2013’s Evil Dead Gave The B-Movie Horror Franchise Mainstream Success

Raimi, Tapert, and Campbell revisited Ash and the Deadites a couple of times over the years. First in 1987 with “Evil Dead II,” which was far more comedic in tone, and once again in 1993 with “Army of Darkness,” which took things in a radically different direction and embraced the camp in a sword and sorcery style adventure. But “Army” didn’t perform particularly well ($21 million box office/$11 million budget), leaving the series dead in the water for a long, long time. Then, in the early 2000s, talk of a remake began cropping up here and there.

Yet, as late as 2008, things weren’t looking particularly great on that front. “The feedback from the fans was 90 percent negative. It’s going nowhere. The remake has fizzled fast at Sam’s company,” Campbell said speaking to Fangoria Radio at the time. However, things changed and, in 2011 during a Reddit AMA, Campbell confirmed that the remake (or what everyone thought was going to be a remake) was actually happening. “We are remaking Evil Dead. The script is awesome,” the actor said before adding, “The remake’s gonna kick some ass — you have my word.”

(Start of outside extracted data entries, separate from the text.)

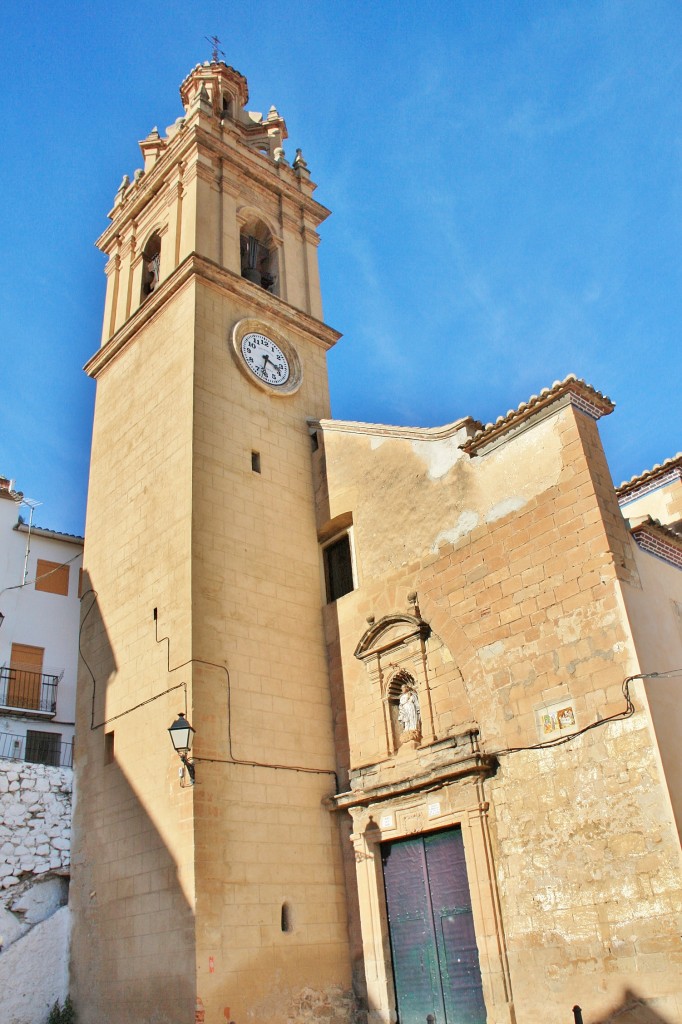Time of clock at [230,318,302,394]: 3:32
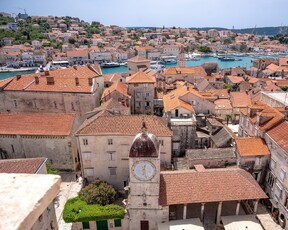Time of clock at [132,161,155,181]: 12:27
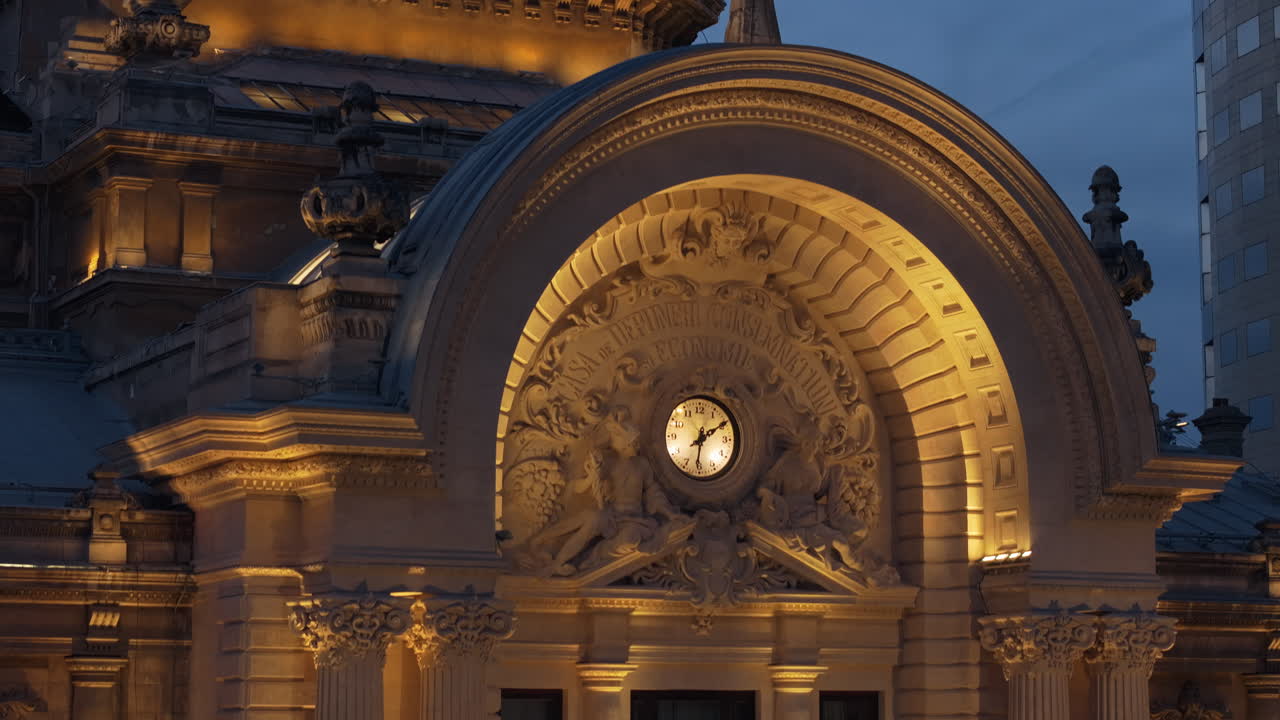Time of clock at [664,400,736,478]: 6:09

Raimi hand-picked Fede Alvarez for the job, with only a couple of shorts to the filmmaker’s name at the time. Now, he was going to have the chance to bring a highly influential classic to the masses. No pressure. Alvarez wrote the initial draft of the screenplay alongside his friend and frequent collaborator Rodo Sayagues. Though, oddly enough, Diablo Cody of “Juno” fame did a rewrite of the script, mainly because Alvarez and Sayagues didn’t speak English as their first language. Ultimately, they were given official credit along with Raimi. “I did a draft. I did like a polish slash rewrite on the pre-existing, excellent script by Fede Alvarez,” Cody said to Collider in 2011.